Abstract 165P
Background
Small cell lung cancer (SCLC) subtypes are driven by dominant transcriptional programs. Preclinical work suggests that transcriptomic subtyping (ASCL1, NEUROD1, POU2F3 and Inflamed) could inform potential tumor vulnerabilities and support therapeutic decisions. Here we explore the association of SCLC subtypes with clinicopathological and EMT characteristics.
Methods
We performed IHC for ASCL1, NEUROD1, POU2F3, E-cadherin and Vimentin in 42 SCLC samples from a phase IIIB clinical trial of durvalumab+platinum-etoposide as first-line treatment of patients with extensive-stage SCLC (CANTABRICO). IHC evaluation was performed using H-score. Cases expressing more than one marker were classified based on the predominant marker with the higher H-score. We evaluated associations between IHC markers and other clinicopathological and outcome variables with GraphPad®.
Results
Forty-two cases were evaluated, 20 classifieds as ASCL1 (47.6%), 11 as NEUROD1 (26.2%), 4 as POU2F3 (9.5%), and 7 as non-A/N/P (16.7%). Of note, consecutive staining of ASCL1, NEUROD1 and POU2F3 revealed that concomitant expression of these markers was observed in the same tumor in non-overlapping areas. The majority (85.4%) of tumors expressed E-cadherin and 45.2% vimentin. ASCL1 expression in tumor cells was positively correlated with tumoral E-cadherin expression (rho = 0.47, p = 0.0022). No correlation between subtypes and vimentin expression was observed. Baseline lactate dehydrogenase (LDH) was higher in the POU2F3-positive tumors (median = 541 range (379–1102)) compared with the other subtypes (p < 0.0001). Patients with non-A/N/P tumors had no liver or brain metastasis (p < 0.0001). With a median follow-up of 12.4 months, median OS was 8.95 months. Notably, 5 out of 7 patients with non-A/N/P tumors are still alive (p < 0.0001).
Conclusions
Clinical and biological differences are observed among different molecular subgroups in SCLC. In our study, the non-A/N/P tumors (encompassing the inflamed subtype) showed favorable prognostic features and better outcomes with chemoimmunotherapy.

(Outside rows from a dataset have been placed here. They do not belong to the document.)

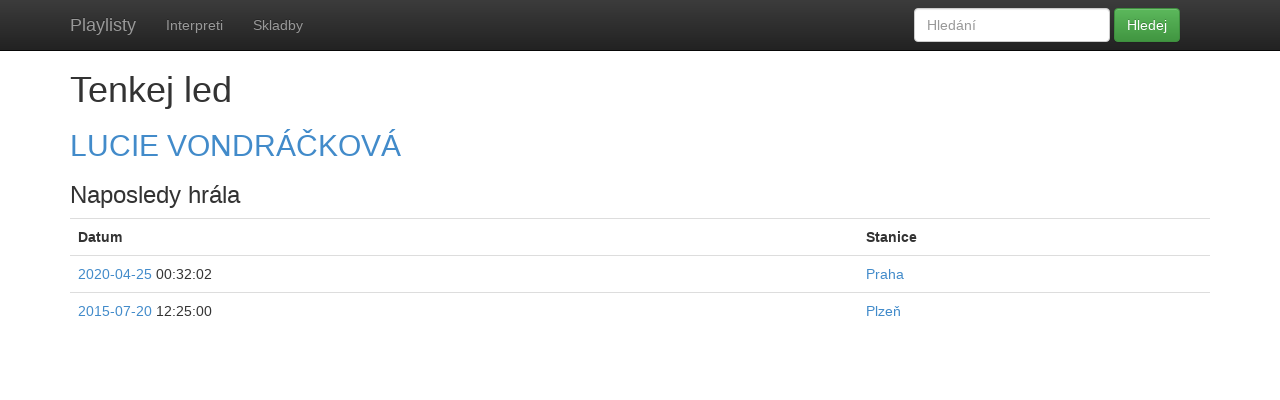

--- FILE ---
content_type: text/html; charset=utf-8
request_url: https://k5.sh.cvut.cz/playlist/track/11961/
body_size: 2620
content:






<!DOCTYPE html>
<html>
	<head>
		<meta charset="utf-8">
		
		<title>Playlist</title>
		<meta name="viewport" content="width=device-width, initial-scale=1.0">
		<!-- Bootstrap -->
		<!-- Latest compiled and minified CSS -->
		<link rel="stylesheet" href="//netdna.bootstrapcdn.com/bootstrap/3.0.2/css/bootstrap.min.css">

		<!-- Optional theme -->
		<link rel="stylesheet" href="//netdna.bootstrapcdn.com/bootstrap/3.0.2/css/bootstrap-theme.min.css">
		<style>
			body {
				padding-top: 50px;
			}
		</style>
		
	</head>
	<body>
    <div class="navbar navbar-inverse navbar-fixed-top" role="navigation">
      <div class="container">
        <div class="navbar-header">
          <button type="button" class="navbar-toggle" data-toggle="collapse" data-target=".navbar-collapse">
            <span class="sr-only">Toggle navigation</span>
            <span class="icon-bar"></span>
            <span class="icon-bar"></span>
            <span class="icon-bar"></span>
          </button>
          <a class="navbar-brand" href="/playlist/">Playlisty</a>
        </div>
        <div class="navbar-collapse collapse">
          <ul class="nav navbar-nav">
            
            <li><a href="/playlist/artists/">Interpreti</a></li>
            
            <li><a href="/playlist/tracks/">Skladby</a></li>
            
          </ul>
          <form class="navbar-form navbar-right" method="post" action="/playlist/search">
            <div class="form-group">
              <input type="text" placeholder="Hledání" name="q" class="form-control">
            </div>
            <button type="submit" class="btn btn-success">Hledej</button>
          </form>
        </div><!--/.nav-collapse -->
      </div>
    </div>
		<div class="container">
				
	<h1>Tenkej led</h1>
  <h2>
      <a href="/playlist/artist/86/">LUCIE VONDRÁČKOVÁ</a></td>
</h2>
	<h3>Naposledy hrála</h3>
	<table class="table table-stripped">
    <tr>
      <th>Datum</th>
      <th>Stanice</th>
    </tr>
		
		<tr>
      <td>
      <a href="/playlist/praha/date/2020-04-25/">2020-04-25</a> 00:32:02
</td>
      <td>
      <a href="/playlist/praha/date/2020-04-25/">Praha</a></td>
</td>
    </tr>
		
		<tr>
      <td>
      <a href="/playlist/plze%C5%88/date/2015-07-20/">2015-07-20</a> 12:25:00
</td>
      <td>
      <a href="/playlist/plze%C5%88/date/2015-07-20/">Plzeň</a></td>
</td>
    </tr>
		
	</table>

		</div>


		<!-- Latest compiled and minified JavaScript -->
		<script src="https://code.jquery.com/jquery.js"></script>
		<script src="//netdna.bootstrapcdn.com/bootstrap/3.0.2/js/bootstrap.min.js"></script>
	</body>
</html>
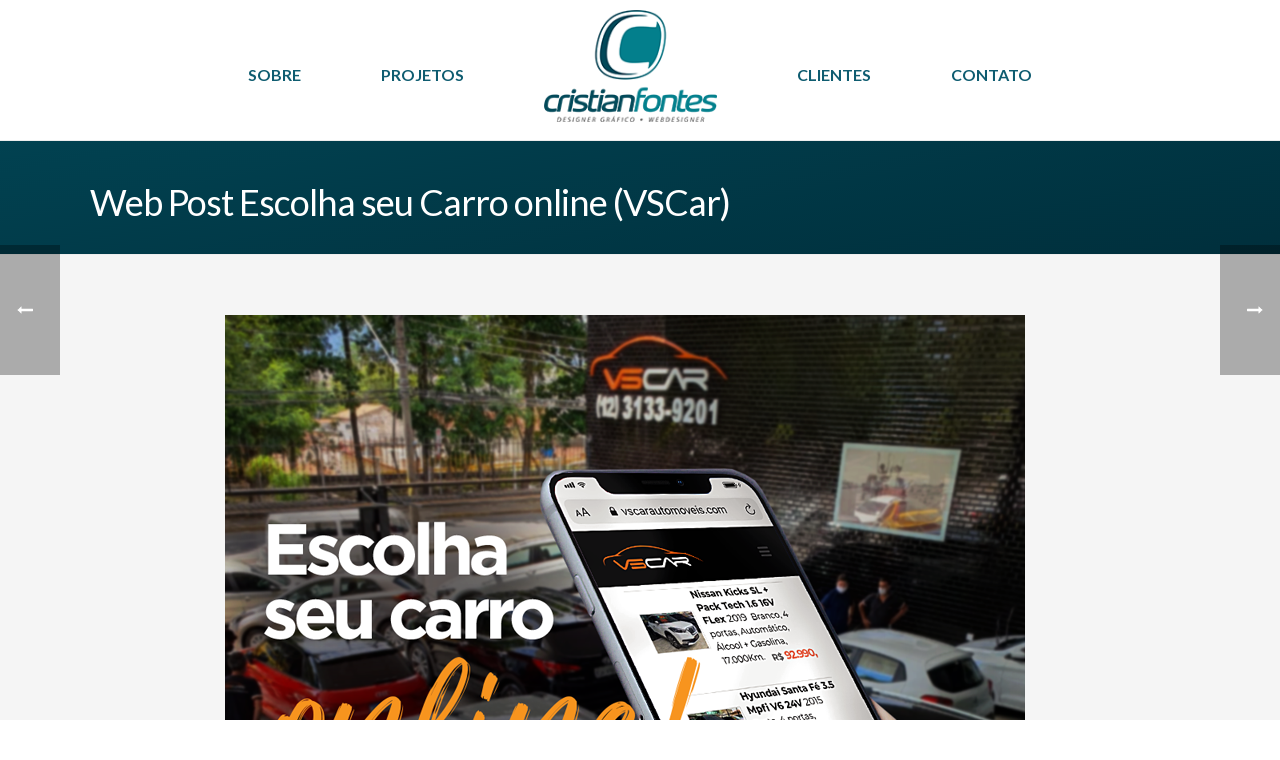

--- FILE ---
content_type: text/css
request_url: https://cristianfontes.com/site/wp-content/themes/cristianfontes-child/style.css?ver=6.9
body_size: 312
content:
/*
Theme Name:     Cristian Fontes Child Theme
Theme URI: 		http://cristianfontes.com
Description:    Child theme for the Cristian Fontes
Author:         Cristian Fontes
Theme URI: 		http://cristianfontes.com
Template:       cristianfontes
Text Domain: mk_framework
Domain Path: /languages/
*/


/*********** Header ***********/
/*.mk-sticky-logo{padding:20px 50px !important;}*/
.nav-middle-logo{padding:10px 40px !important;}
.blog-single-title{display:none !important;}
.blog-single-meta{display:none !important;}
.single-social-section{display:none !important;}
.fit-logo-img a img{max-height:80% !important;}

/*********** Comentários ***********/
#comments{background-color:#FFFFFF; padding:30px;border:1px solid #C8C6C6;margin:30px;}

/*********** Conteúdo ***********/
#titulo-paginas{z-index:99999;}
.titulo-paginas-box h1{text-align:center;padding:10px 20px;background-color:#024959;color:#fff !important; font-size:24px !important;}
.box-informacoes-site p{font-size:14px !important;}

.titulo-icones p{color:#026873;text-align:center;font-weight:500;font-size:24px;letter-spacing:-0.03em;margin:0;padding:0;}


/* Contact Form Light */ 
.cform-texto{width:100%;background-color:#fff !important;border:1px solid #e3e3e3 !important}
.cform-email{width:100%;background-color:#fff !important;border:1px solid #e3e3e3 !important;}
.cform-select{text-align:center;background-color:#fff; border:1px solid #e3e3e3; font-size: 13px !important; padding: 5px; width: 200px;color:#767676 !important;font-weight:400 !important;line-height:130% !important;}
.cform-mensagem{background-color:#fff!important; border:1px solid #e3e3e3; width:100%;}
.cform-enviar{background-color: #037f8c; color: #FFFFFF;font-size: 24px !important;font-weight: bold;border:none !important;padding:15px 10px 15px 10px;width:80% !important;border-radius:10px !important;-moz-border-radius:10px !important;-webkit-border-radius:10px !important;margin:30px auto 0 auto !important;}
.cform-enviar:hover{background-color: #024959 !important;}
.cform-menu{font-family:'Open Sans';width:30%; border:1px solid #e3e3e3; margin:0 0 20px 0;height:30px;background-color:#FFF;}
#theme-page select{background-color:#FFF; padding:3px 4px 3px 5px !important;}
input[type=text]{margin:0 0 20px 0 !important;}
span.wpcf7-list-item{display:block !important;}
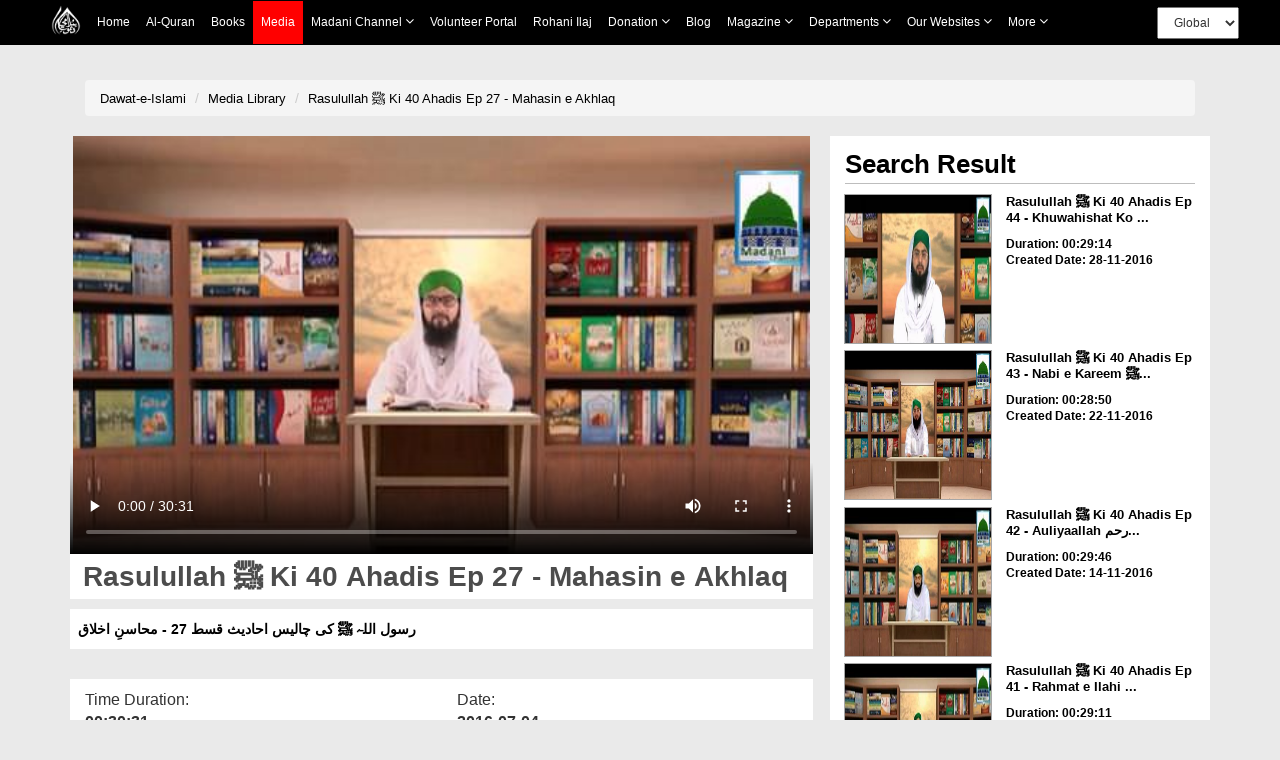

--- FILE ---
content_type: text/css
request_url: https://resources.dawateislami.net/medialibrary/css/fonts.css
body_size: 149
content:
@font-face {
    font-family: proxima;
    src: url("fonts/Proxima Nova Thin.otf");
}


@font-face {
    font-family: proximathick;
    src: url("fonts/Proxima Nova Bold.otf");
}


body{font-family: ralwey !important;}
/*
a{font-family: ralwey !important;}*/
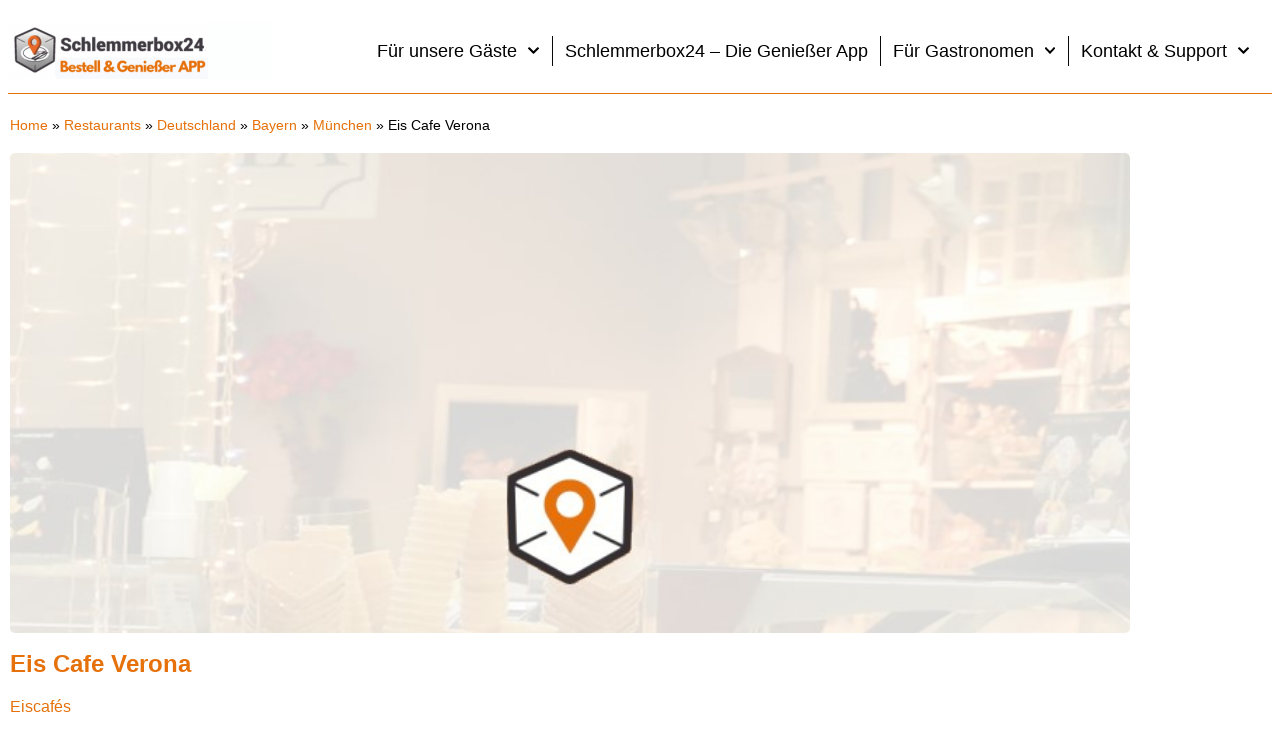

--- FILE ---
content_type: application/javascript
request_url: https://prism.app-us1.com/?a=28861020&u=https%3A%2F%2Fschlemmerbox24.de%2Fplaces%2Feis-cafe-verona%2F
body_size: 121
content:
window.visitorGlobalObject=window.visitorGlobalObject||window.prismGlobalObject;window.visitorGlobalObject.setVisitorId('cc245eca-2e2d-4600-bf30-db7106b10941', '28861020');window.visitorGlobalObject.setWhitelistedServices('tracking', '28861020');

Clinical trial identification
NCT04712903.
Legal entity responsible for the study
The authors.
Funding
AstraZeneca.
Disclosure
L. Baez: Other, Personal and Institutional, Other, Working: AstraZeneca. Á. Callejo Mellén: Other, Personal and Institutional, Other, Working: AstraZeneca. All other authors have declared no conflicts of interest.